Examples for GAVO Data Center TAP service

Query against coverage
Crossmatch with proper motions
Crossmatch for a guide star
Tricking the query planner
Filtering by non-match
Dissecting combined flags
Query against boolean columns
Correct magnitudes for extinction use ev_i
Matching neutrino search areas with normal tables
Using CTEs to test queries on large tables

Query against coverage

When querying against geometric columns, in particular coverage, use ADQL's contains or intersect functions, like this:

SELECT accref, seeing
  FROM cars.images
      WHERE 1=INTERSECTS(coverage, circle('ICRS', 34, -4, 2))
      ORDER BY seeing

Of course, this concerns all SIAP and SSAP tables (↗cars.images only standing as an example here) as well as ↗ivoa.obscore.

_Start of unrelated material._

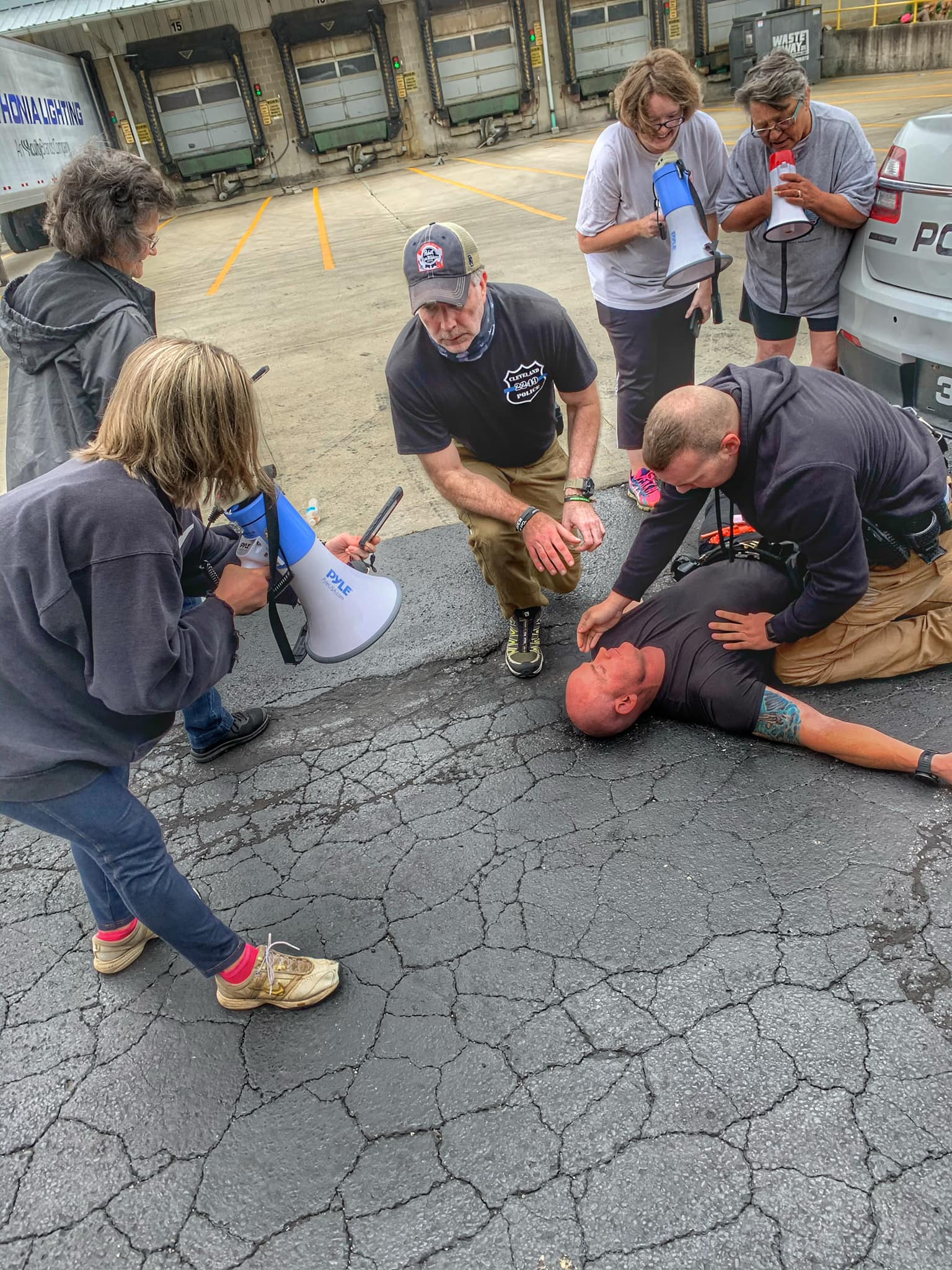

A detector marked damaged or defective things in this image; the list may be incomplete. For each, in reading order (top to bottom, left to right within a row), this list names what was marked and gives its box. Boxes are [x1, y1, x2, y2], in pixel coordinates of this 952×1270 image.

Crossmatch with proper motions

When you epoch-propagate positions, any positional indexes that are on the table will become useless, and that will mean slow crossmatches. To use indexes anyway, so a two-step operation where you do a rough match in the first step and do the narrow comparison with proper motions only in a second step.

This is particularly important when there is a large (larger than a million rows, say) table in the operation. Say you want to compare LSPM proper motions with the ones in Gaia, and you want to use Gaia's superior proper motions to do precise matches at LSPM's epoch, J2000. You could then write:

SELECT TOP 50 l.id, l.pmra as lpmra, l.pmde as lpmde,
  g.source_id, g.pmra as gpmra, g.pmdec as gpmde
FROM
  lspm.main as l
  JOIN gaia.dr3lite AS g
  ON (DISTANCE(g.ra, g.dec, l.raj2000, l.dej2000)<0.01) -- rough pre-selection
WHERE
  DISTANCE(
    ivo_epoch_prop_pos(
      g.ra, g.dec, g.parallax,
      g.pmra, g.pmdec, g.radial_velocity,
      2016, 2000),
    POINT(l.raj2000, l.dej2000)
  )<0.0002                            -- fine selection with PMs

Crossmatch for a guide star

(This contains some tutorial-style material)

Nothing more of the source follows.